I agree with you that I am overdoing the feeding thing. The trouble is that she was given only Romaine lettuce her first 4 years, so now she doesn't recognize anything else as food (per Yvonne and Danny). Her only other "food" that she will eat is the weed Euphorbia Maculata, which I gave her all summer but is not growing in a Colorado winter climate. The prickly pear fruit was recommended by Vinke and Vetter in South American Tortoises, and they labeled Chaco's as "specialized eaters" and said that without prickly pear, the tortoises did not thrive or reproduce. Right now I am just trying to get her to eat enough to survive. She has never been a big eater (since we were basically starving and malnourishing her before we "got religion"), so the idea is to get her used to eating larger amounts of food and then gradually cut back on the fruit puree. I am hoping to do this in the spring when her weeds start growing again and I can put her in our neighbors' garden to graze on those.

I completely agree with you that it is not a natural diet for any tortoise, even my Taco princess Bean!


----------



## Shelly (Nov 17, 2009)

dmmj said:


> lot lizards? explain please.



Prostitutes.


----------



## Maggie Cummings (Nov 17, 2009)

I'm sorry Stephanie, I thought she had gotten over that and had an appetite...I'll slink back into my corner now...


----------



## Stephanie Logan (Nov 17, 2009)

maggie3fan said:


> I'm sorry Stephanie, I thought she had gotten over that and had an appetite...I'll slink back into my corner now...



Not at all! If I follow your advice more often, maybe Taco will grow up to be like Bob! (Except without the toilet plunger appendage)


----------



## Yvonne G (Nov 17, 2009)

Hi Stephanie:

You have such a good sense of humor! I know I'm putting the pressure on you for future posts in saying this, but almost every one of your posts gives me a chuckle.
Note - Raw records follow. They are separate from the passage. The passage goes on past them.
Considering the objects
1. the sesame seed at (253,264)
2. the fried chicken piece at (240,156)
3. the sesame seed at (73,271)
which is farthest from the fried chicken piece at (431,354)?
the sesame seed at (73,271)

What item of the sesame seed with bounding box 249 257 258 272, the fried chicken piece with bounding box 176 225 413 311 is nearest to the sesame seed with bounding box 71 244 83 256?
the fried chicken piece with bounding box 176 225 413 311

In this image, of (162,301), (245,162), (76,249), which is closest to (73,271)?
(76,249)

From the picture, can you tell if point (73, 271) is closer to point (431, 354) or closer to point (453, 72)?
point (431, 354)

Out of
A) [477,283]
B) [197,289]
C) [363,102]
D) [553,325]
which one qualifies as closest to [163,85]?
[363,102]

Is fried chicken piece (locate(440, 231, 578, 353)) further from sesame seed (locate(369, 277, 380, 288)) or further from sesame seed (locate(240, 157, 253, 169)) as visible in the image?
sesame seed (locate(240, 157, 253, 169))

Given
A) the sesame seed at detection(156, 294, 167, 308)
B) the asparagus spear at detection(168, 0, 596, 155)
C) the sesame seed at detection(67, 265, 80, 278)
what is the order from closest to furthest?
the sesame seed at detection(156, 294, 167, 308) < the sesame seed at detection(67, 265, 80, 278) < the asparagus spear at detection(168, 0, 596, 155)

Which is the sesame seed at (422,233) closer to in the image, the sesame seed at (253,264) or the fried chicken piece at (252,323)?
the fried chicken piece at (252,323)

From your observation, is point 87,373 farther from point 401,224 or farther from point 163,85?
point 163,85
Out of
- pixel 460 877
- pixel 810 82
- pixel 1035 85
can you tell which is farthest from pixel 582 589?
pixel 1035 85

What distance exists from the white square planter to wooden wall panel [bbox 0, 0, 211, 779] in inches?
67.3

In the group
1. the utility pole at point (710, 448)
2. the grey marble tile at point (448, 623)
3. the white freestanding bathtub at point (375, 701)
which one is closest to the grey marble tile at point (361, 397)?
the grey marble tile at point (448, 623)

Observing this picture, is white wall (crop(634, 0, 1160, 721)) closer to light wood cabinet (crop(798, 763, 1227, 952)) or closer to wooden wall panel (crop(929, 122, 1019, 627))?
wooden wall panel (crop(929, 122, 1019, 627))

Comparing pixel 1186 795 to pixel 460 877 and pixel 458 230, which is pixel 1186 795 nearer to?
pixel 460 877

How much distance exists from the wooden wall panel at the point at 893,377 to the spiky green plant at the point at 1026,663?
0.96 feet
And its good to see that you are keeping a cool head about the care of your Little Taco. It must be exasperating to have to keep explaining it all the time. I love your signature line!

Yvonne


----------



## Stephanie Logan (Nov 18, 2009)

Thanks Yvonne. A compliment from the Food Goddess and keeper of a 100-Chelonian menagerie means quite a lot to me.


----------